### STATED EXERCISE
Write out the listing as a JSON array of strings, one string per line, starting at the line containing "Looking at the spatial" and continuing up to and including the line containing "Result: [331,155]". Leave out blank lines.

■ ■ ■

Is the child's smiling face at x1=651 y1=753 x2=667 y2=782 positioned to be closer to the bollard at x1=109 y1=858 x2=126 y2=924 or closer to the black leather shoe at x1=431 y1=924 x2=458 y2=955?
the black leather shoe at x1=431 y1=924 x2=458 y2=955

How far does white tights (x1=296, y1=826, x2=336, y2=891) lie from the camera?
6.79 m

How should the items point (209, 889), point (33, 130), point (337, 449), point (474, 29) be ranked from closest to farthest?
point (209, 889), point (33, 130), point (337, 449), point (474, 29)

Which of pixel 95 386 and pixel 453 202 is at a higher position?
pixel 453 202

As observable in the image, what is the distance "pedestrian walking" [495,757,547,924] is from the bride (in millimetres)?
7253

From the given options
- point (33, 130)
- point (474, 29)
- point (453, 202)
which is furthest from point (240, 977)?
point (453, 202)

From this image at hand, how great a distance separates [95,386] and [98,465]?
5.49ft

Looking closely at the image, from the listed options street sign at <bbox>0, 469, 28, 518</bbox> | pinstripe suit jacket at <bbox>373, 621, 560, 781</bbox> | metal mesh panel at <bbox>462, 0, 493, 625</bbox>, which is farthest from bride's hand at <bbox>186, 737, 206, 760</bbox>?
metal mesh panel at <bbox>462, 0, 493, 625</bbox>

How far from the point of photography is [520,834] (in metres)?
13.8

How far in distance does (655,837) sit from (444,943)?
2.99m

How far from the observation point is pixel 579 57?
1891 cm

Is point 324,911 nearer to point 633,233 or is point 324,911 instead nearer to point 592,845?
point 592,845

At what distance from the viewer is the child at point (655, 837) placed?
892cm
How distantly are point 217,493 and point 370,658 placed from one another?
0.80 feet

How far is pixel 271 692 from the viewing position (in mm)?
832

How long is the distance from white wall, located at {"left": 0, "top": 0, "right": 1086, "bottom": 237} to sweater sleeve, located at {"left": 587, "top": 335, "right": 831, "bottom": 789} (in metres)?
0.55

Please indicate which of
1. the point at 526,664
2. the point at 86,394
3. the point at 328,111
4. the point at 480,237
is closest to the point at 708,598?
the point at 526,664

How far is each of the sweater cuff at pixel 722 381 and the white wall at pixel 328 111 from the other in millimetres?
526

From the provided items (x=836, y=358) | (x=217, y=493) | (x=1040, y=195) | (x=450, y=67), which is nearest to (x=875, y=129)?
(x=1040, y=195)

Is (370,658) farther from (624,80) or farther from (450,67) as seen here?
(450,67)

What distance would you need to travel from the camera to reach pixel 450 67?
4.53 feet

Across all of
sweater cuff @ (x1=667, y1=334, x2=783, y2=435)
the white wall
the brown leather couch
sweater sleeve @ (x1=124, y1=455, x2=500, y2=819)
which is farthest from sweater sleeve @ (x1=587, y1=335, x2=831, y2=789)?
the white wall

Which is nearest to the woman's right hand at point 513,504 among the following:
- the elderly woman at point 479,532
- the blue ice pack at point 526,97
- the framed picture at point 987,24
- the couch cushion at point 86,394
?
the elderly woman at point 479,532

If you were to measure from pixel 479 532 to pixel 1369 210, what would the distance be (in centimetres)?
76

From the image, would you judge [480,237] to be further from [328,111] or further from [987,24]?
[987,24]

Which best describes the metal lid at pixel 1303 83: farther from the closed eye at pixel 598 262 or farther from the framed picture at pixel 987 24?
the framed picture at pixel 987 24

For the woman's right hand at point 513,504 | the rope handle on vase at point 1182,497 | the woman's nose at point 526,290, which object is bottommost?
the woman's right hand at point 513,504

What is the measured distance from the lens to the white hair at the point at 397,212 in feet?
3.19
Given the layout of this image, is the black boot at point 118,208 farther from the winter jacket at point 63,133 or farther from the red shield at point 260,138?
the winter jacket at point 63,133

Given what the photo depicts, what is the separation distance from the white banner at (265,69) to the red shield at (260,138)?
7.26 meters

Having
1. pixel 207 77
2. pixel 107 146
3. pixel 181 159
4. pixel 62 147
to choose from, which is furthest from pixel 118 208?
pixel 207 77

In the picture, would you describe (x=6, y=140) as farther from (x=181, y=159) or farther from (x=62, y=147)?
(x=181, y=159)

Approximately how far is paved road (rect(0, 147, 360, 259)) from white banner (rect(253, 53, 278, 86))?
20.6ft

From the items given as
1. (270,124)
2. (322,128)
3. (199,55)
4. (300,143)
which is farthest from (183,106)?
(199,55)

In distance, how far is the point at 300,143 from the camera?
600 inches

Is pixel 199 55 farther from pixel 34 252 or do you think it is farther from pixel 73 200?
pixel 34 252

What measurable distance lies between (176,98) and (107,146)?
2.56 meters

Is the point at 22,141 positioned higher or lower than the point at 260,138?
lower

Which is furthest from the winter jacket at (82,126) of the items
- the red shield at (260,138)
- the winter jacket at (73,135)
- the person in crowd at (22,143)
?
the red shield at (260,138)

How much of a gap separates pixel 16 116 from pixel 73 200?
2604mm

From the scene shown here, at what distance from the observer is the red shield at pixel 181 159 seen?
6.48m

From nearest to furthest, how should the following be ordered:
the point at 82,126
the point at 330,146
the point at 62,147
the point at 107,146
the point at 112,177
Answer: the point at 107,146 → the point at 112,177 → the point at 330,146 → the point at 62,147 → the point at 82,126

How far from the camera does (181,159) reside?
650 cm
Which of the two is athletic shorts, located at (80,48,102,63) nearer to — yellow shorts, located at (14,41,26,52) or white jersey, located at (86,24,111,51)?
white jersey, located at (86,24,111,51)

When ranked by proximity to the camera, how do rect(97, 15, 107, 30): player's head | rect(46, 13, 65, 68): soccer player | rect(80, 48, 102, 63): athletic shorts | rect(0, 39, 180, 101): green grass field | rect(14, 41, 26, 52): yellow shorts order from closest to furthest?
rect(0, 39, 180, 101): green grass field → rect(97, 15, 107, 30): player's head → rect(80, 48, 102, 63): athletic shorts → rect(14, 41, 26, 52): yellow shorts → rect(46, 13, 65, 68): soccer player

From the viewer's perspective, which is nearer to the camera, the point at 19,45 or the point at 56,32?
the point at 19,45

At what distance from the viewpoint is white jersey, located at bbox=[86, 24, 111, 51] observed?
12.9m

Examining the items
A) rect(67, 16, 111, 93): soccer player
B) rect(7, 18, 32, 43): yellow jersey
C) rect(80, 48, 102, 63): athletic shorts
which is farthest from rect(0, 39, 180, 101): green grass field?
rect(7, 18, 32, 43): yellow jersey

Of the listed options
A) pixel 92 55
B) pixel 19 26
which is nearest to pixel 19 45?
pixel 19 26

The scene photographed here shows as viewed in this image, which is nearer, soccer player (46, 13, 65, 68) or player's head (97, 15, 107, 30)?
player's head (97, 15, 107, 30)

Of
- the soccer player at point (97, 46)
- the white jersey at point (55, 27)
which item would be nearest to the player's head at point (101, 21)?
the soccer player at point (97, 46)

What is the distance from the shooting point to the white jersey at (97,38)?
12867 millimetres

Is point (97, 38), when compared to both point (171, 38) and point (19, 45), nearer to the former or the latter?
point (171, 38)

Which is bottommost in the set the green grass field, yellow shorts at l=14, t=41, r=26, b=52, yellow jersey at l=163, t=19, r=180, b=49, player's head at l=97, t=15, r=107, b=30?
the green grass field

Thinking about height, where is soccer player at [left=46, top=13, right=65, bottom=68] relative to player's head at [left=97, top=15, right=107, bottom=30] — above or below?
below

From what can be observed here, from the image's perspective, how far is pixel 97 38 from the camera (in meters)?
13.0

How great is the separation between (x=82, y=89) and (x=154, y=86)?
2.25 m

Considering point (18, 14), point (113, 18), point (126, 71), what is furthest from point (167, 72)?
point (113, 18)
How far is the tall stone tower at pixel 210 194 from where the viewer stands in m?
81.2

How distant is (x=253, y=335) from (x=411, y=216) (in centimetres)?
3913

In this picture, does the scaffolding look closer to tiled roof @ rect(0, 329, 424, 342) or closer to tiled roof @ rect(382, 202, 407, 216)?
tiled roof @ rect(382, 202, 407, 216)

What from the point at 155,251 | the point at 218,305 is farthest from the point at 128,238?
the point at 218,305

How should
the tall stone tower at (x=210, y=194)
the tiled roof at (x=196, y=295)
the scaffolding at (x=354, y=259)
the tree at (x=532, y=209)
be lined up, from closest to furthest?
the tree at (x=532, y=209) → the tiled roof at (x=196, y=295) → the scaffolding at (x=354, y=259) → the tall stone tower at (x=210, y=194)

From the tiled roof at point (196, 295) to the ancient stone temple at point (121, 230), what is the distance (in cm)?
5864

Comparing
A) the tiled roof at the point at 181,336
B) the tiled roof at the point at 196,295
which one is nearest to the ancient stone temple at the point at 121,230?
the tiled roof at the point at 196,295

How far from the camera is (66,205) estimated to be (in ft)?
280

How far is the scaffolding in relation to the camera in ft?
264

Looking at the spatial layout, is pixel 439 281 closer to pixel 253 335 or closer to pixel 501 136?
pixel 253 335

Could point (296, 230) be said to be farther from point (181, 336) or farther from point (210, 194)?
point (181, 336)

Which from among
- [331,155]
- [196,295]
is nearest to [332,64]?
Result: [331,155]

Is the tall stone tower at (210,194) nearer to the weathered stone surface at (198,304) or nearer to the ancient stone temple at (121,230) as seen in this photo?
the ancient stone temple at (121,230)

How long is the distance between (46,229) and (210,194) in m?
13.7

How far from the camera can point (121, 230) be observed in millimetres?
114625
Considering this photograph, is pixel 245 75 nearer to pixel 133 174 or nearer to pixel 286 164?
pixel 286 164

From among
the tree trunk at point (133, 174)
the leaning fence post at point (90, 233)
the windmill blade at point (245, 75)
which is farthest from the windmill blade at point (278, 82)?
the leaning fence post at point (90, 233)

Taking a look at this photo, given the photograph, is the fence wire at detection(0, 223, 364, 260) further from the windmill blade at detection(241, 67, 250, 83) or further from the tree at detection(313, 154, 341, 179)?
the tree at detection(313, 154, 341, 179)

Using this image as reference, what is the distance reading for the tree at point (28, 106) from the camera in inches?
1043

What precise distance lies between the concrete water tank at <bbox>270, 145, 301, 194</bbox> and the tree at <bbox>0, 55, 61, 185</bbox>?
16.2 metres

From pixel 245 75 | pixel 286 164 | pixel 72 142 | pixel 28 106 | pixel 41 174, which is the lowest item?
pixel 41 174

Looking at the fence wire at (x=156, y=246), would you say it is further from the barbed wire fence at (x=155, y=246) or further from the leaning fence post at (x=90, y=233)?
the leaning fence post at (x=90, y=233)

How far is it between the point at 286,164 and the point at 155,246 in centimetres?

■ ■ ■

### RESULT
[
  "Looking at the spatial layout, is pixel 439 281 closer to pixel 253 335 or closer to pixel 501 136?",
  "pixel 253 335",
  "Could point (296, 230) be said to be farther from point (181, 336) or farther from point (210, 194)?",
  "point (181, 336)",
  "Which from among",
  "- [331,155]",
  "- [196,295]",
  "is nearest to [332,64]?",
  "Result: [331,155]"
]